I think that you have the right attitude. Just make sure to point to say all the nice things you've already said - Great problem solving skills, suberb grasp of the business, etc and just ask him for a little bit of his time to show him the current standards that the group is using and give him a chance to ask some questions about them.

When you get together bring him a coffee or something, and let him know that working to the standards will benefit him by making it easier for him to support your existing code and also making it easier for someone to be able to help him out if he gets covered in work (a big plus for someone that's been working in isolation), etc.

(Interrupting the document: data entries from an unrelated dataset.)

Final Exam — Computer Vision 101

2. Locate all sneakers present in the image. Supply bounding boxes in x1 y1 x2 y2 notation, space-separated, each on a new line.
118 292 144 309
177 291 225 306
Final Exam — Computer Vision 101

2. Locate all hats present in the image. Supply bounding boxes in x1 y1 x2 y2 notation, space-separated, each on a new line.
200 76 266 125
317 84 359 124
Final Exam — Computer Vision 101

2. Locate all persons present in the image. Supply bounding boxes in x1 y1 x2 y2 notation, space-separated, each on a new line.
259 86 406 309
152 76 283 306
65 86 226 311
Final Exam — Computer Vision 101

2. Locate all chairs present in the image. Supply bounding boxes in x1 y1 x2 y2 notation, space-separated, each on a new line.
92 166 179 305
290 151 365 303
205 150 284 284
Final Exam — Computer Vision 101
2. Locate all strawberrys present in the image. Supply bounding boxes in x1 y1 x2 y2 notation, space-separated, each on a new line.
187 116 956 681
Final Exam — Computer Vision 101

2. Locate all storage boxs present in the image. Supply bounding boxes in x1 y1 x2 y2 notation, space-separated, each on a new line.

Make sure he's engaged and getting good explainations for why you do the things you do and don't focus on why he shouldn't do the things he was doing, bring in other people if you have to and make them explain it to you. Make yourself available afterwards if he has any questions and followup with a few places he can refer to for examples of your standards.

If he's not interested after that then you can refer to that first question you linked.


It is really your manager's job to

  1. Realize that the company must have a coding standard. Every somewhat professional company has this, no matter company size.
  2. Get everyone to sit down together and start to work out a standard. That way, everyone can have their say, and they will then be more motivated to follow the standard.

If your manager doesn't realize this by their own, they aren't qualified for their job. And if so, you should give them some nudges above the above two. The advantages of having a coding standard are so many, there is really no arguments against having one. (If some programmer's feel that they are "artists" and shouldn't be restricted by the bounds of professionalism, they should get a job doing fine arts instead.)

The coding standard in itself should first and foremost focus on banning dangerous practice and dangerous library functions. Work towards a safer and purer subset of the language you are using. Keep the coding standard free from "coding style", because coding style is far harder to agree upon, and not nearly as important. It's rather classic that a company decides to make a coding standard and then immediately gets stuck in a heated nonsense discussion of where to place the { } braces.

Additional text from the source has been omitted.